The government has donated a 36-seater coaster bus to the union to ease movements.

The federal government, on Monday, officially engaged the leadership of the National Association of Nigerian Students (NANS) for monitoring all intervention projects it awarded to contractors in tertiary institutions.

This came just as it purchased and donated a 36-seater coaster bus to the national leadership of the students’ union.

The government explained that engaging NANS on contract monitoring, was not only to ensure that quality jobs were done, but also for the timely execution of contracts carried out through its interventions in higher institutions of learning.

The Executive Secretary of Tertiary Education Trust Fund (TETFund), Sonny Echono, while speaking at the presentation of the bus to the national leadership of the union, led by NANS’ President, Usman Umar Barambu, in Abuja, said students would henceforth be its eyes in their respective

institutions.

Echono, said the meeting with the national leadership of leadership was, “the continuation of our constant dialogue with stakeholders.”

He added: “Just as President Ahmed Tinubu has been preaching to the rest of us, the students are at the centre of any policy on education because education is about students.

“It involves those that teach but basically, every policy around education should be centred on students and how to prepare and how to engage them with the right skills and knowledge to be able to contribute meaningfully, to be able to contribute to society when they graduate.

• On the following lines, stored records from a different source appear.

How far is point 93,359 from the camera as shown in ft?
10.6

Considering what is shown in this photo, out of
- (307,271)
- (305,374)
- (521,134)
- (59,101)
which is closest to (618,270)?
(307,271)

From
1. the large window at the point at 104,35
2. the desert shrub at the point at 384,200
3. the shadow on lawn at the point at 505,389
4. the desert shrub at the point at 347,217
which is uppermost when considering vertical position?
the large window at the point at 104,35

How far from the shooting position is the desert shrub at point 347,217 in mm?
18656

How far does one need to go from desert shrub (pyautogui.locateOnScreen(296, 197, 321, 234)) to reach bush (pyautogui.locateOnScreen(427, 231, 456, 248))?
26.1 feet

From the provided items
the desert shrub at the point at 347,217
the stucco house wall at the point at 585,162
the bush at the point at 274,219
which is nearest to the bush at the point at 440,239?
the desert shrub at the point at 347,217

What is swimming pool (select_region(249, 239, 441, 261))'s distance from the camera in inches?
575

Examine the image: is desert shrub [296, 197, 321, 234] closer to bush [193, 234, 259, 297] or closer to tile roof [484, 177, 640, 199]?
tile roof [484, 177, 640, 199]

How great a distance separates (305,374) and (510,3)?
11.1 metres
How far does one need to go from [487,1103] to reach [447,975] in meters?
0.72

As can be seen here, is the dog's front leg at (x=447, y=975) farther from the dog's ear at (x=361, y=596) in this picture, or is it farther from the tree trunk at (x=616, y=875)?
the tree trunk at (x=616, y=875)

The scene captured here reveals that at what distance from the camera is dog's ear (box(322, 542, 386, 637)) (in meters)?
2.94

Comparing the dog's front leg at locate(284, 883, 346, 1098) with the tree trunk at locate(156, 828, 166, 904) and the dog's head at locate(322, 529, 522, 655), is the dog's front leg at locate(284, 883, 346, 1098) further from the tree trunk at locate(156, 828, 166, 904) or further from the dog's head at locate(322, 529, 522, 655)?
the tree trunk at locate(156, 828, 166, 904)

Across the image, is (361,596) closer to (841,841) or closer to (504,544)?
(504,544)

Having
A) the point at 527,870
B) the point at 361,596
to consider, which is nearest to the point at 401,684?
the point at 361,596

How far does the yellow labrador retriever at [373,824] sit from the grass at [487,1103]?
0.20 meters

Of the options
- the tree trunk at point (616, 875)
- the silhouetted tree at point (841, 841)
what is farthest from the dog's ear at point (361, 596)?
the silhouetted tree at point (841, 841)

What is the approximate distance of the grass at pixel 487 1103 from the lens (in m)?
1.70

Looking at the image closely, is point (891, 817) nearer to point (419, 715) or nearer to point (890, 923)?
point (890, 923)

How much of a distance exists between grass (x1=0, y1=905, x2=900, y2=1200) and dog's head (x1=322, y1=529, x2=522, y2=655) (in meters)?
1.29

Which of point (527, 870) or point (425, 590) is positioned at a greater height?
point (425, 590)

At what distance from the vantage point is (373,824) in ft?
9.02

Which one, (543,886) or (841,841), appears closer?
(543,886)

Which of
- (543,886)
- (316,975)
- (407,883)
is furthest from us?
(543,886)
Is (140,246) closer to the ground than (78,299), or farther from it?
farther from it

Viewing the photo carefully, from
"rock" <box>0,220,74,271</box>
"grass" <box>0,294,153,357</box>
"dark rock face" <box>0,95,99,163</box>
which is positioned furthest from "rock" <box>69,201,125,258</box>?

“It is in the same light that TETFund is consulting with them to find out their needs, their expectations, their aspirations to guide our own recommendations to Mr. President to make the right interventions.

“Another very significant engagement we are having with students is the fact that we want them to be our eyes in their respective institutions.”

He added: “TETFund’s intervention translates to the execution of projects, to the implementation of various intervention lines and this all happens on campuses.

“So, we want a situation where if anything is going wrong in any project on campus, we should have multiple ways to be able to get information and one of those is through the students themselves who should be the beneficiaries of those interventions.

“So by our programme, we want to be able to identify on each campus, a contact person that would be able to liaise with our monitoring team and be able to engage. Sometimes, it will require us to just go visit a particular site to find out whether work is going on there or not, the quality of work and whether the contractor is actually there or not so we can have first-hand information and not when we wait for a school to apply for a particular tranche, then we send our team there and then discover that activities have already gone round.

“We feel that going forward, this will help even our monitoring process to be more transparent and more engaging. When people know that the students who are always constantly there are watching out and can have an avenue of letting TETFund know what’s going on, I’m sure those who are working on these projects will sit up and ensure that they do good quality work.”